The parts where I've primed over metal haven't been the issue it's been the primer edge, it's almost like I've rubbed though to the base coat but I don't think I have, I did however have a hard edge from masking tape, I plan not to have this in future


----------



## robx1r (Feb 16, 2016)

any pictures?


----------



## theshoe202 (Mar 3, 2016)

The reaction on this was in the top edge, I realise now the primed area should have been bigger, the top edge was around an Inch from the repair


----------



## robx1r (Feb 16, 2016)

i cant really see it,


----------



## Sicskate (Oct 3, 2012)

I find I usually get this reaction when painting over previously repaired/painted panels.


----------



## theshoe202 (Mar 3, 2016)

Yes that makes sense, all the panels it's happened on had been painted previously

It's so annoying.

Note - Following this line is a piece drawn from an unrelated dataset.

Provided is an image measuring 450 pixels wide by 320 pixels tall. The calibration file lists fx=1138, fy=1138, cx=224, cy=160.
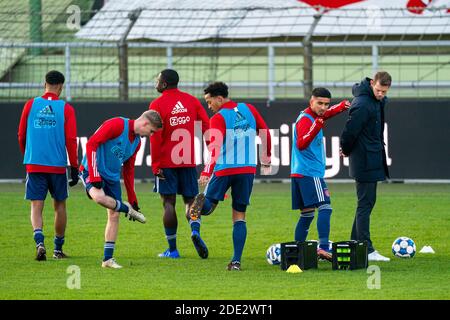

Here's a wing I've just primed tonight, it was just some rust on the edge and a small scratch, ive primed around 2 inches past the repair , this panels original. I doubled the masking paper over so not to get a hard edge .


----------



## theshoe202 (Mar 3, 2016)

Just wet flatted the wing I posted yesterday , I have rubbed through to bare metal on the very small part of the outer edge (around 2mm wide 2.inches long ) should I reprime this?


----------



## steve6690 (Feb 25, 2016)

If you've gone through in one place then I'd worry how thin the rest of it is. Safer just to re-prime it.


----------



## JCoxy (Dec 21, 2011)

If you bust through in primer a tiny bit I would leave it, you can ether dust a bit of etch over then basecoat clear coat, or in the past I've left it bare metal and basecoat straight on top. You'll get away with it being steel, but aluminum must be etched


----------



## REVERSiN (Sep 28, 2015)

I am sorry for the following question but is your primer spraying smooth ?
If so then why even bother using anymore than 400 to to sand it, after all 400 is all you need to make it smooth and not take too much primer off so use only 400 don't go lower.
However if it's metallic use 400 up to 600 cause sanding marks show in sun light be careful.


About your primer being gone through well it's a car setting outside with elements I recommend reprime it's safer depending on your base coat too some might actually not stick to bare metal 😀


----------